Thursday, January 2, 2014

What you say...What I do...

It always amazes me how others feel the need to tell you how to live your life...
I mean hey I get it..
If a man is abusing a woman..
Step up..
If a Woman is abusing a child..
Step up..
If a Child is cutting themselves..
Step up..
There are instances, more than I wish to think about..where is makes sense to butt in..
I get that...it's called humanity..
and we could use a lot more of it.
But being a hypocritical judgemental person..
We could use a lot less of that please...
I mean seriously..Do you think you are the first smart ass person to be rude to me....

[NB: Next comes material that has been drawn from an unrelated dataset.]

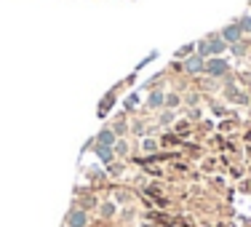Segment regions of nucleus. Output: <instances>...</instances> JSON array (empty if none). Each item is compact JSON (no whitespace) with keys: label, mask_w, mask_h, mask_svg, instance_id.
<instances>
[{"label":"nucleus","mask_w":251,"mask_h":227,"mask_svg":"<svg viewBox=\"0 0 251 227\" xmlns=\"http://www.w3.org/2000/svg\"><path fill=\"white\" fill-rule=\"evenodd\" d=\"M85 222H88L85 211H70V217H67V227H85Z\"/></svg>","instance_id":"nucleus-1"},{"label":"nucleus","mask_w":251,"mask_h":227,"mask_svg":"<svg viewBox=\"0 0 251 227\" xmlns=\"http://www.w3.org/2000/svg\"><path fill=\"white\" fill-rule=\"evenodd\" d=\"M238 38H241V27L238 24H230L225 30V41H238Z\"/></svg>","instance_id":"nucleus-2"},{"label":"nucleus","mask_w":251,"mask_h":227,"mask_svg":"<svg viewBox=\"0 0 251 227\" xmlns=\"http://www.w3.org/2000/svg\"><path fill=\"white\" fill-rule=\"evenodd\" d=\"M185 67H187V70H190V72H201V67H203V62H201V59H198V56H190V59H187V62H185Z\"/></svg>","instance_id":"nucleus-3"},{"label":"nucleus","mask_w":251,"mask_h":227,"mask_svg":"<svg viewBox=\"0 0 251 227\" xmlns=\"http://www.w3.org/2000/svg\"><path fill=\"white\" fill-rule=\"evenodd\" d=\"M225 70H227L225 62H211V64H209V72H211V75H225Z\"/></svg>","instance_id":"nucleus-4"},{"label":"nucleus","mask_w":251,"mask_h":227,"mask_svg":"<svg viewBox=\"0 0 251 227\" xmlns=\"http://www.w3.org/2000/svg\"><path fill=\"white\" fill-rule=\"evenodd\" d=\"M96 142H99V147H110L112 142H115V136H112V131H102Z\"/></svg>","instance_id":"nucleus-5"},{"label":"nucleus","mask_w":251,"mask_h":227,"mask_svg":"<svg viewBox=\"0 0 251 227\" xmlns=\"http://www.w3.org/2000/svg\"><path fill=\"white\" fill-rule=\"evenodd\" d=\"M96 155H99L105 163H110V161H112V150H110V147H96Z\"/></svg>","instance_id":"nucleus-6"},{"label":"nucleus","mask_w":251,"mask_h":227,"mask_svg":"<svg viewBox=\"0 0 251 227\" xmlns=\"http://www.w3.org/2000/svg\"><path fill=\"white\" fill-rule=\"evenodd\" d=\"M209 48H211V54H222V51H225V43H222V41H211Z\"/></svg>","instance_id":"nucleus-7"},{"label":"nucleus","mask_w":251,"mask_h":227,"mask_svg":"<svg viewBox=\"0 0 251 227\" xmlns=\"http://www.w3.org/2000/svg\"><path fill=\"white\" fill-rule=\"evenodd\" d=\"M161 102H163V94H152L150 96V107H158Z\"/></svg>","instance_id":"nucleus-8"},{"label":"nucleus","mask_w":251,"mask_h":227,"mask_svg":"<svg viewBox=\"0 0 251 227\" xmlns=\"http://www.w3.org/2000/svg\"><path fill=\"white\" fill-rule=\"evenodd\" d=\"M241 24H243V27H241V30H246V32H251V19H243V21H241Z\"/></svg>","instance_id":"nucleus-9"},{"label":"nucleus","mask_w":251,"mask_h":227,"mask_svg":"<svg viewBox=\"0 0 251 227\" xmlns=\"http://www.w3.org/2000/svg\"><path fill=\"white\" fill-rule=\"evenodd\" d=\"M192 51V45H185V48H179V56H187Z\"/></svg>","instance_id":"nucleus-10"}]
</instances>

Yes I know how babies are made..
Yes we have Tv..
Yes my hands are full..
And so is my heart...
I am not asking you for your help..
I am not begging you for money...
and I do not want your opinion on the number of children I have or do not have.
If someone chooses to not have children...
I do not judge them..
If they choose to have one..or two..
I do not judge them..
So why must they judge me..
And believe me I went through my smart mouthed right back at ya stage...
I was young and angry and hurting and tired of the judgement..
I came back with the oh honey I obviously know how they are made better than you...
and doesn't that just burn you biscuits I get more sex with three kids then you get with none...
The TV oh you mean that thing you can watch porn on right...yeah that's your thing I don't watch that I get the real thing...that's how babies are made...
My hands, no they aren't full wanna see how empty they are I can gladly slap you with one :P
Yeah I have one smart mouth lol thank you Daddy for that..
But now I just laugh..because really if you are that wrapped up in thinking you are doing everything right..
That your life is the only way to live it...
Well honey I am not the one that needs to worry then.
Cause lets face it...if you know me you know I am stubborn...
You can't beat your special needs nancy...
Really tell that to going from the Special Ed program to the bright program in 6months
Oh you will never make friends Nancy...hmm funny I seem to have quite a lot..and some really freaking awesome ones to
You and Devon will never last Nancy...
Yeah okay we are seeming to do just fine..
8 kids??? You're Crazy...Just wait until you have some you will change your mind..it's different when they are yours...
hmm okay then...
I have just come to realize...I am lucky to be who I am...Because you doubting me..
Just makes me more determined...
And I have to say it's defintely one of my top qualities about myself..
Now thankfully I am not stupid..
If you tell me I can't jump off the space needle and live I will probably look at you an saw no really lol
 but you get the point.
The point is..what is the point to being judgemental..
Does it really make you feel superior?
Does your one spoiled screaming child 
(just an example I do not think all only children are spoiled and misbehaved)
Make you feel so much better than me with my behaving 5 children?
Does your six failed marriages make you feel better..
Because you didn't get married young like I did?
Does it feel better to not be getting any from your husband and judge me because I do...
I just don't understand it..
So please enlighten me..
And when you do, Maybe..just maybe you will be enlightened to..
Because it comes down to..
I am happy and I am blessed and if you feel threatened by that..
That's your problem but I will not let it ruin me..
So say what you must and I will do what I do.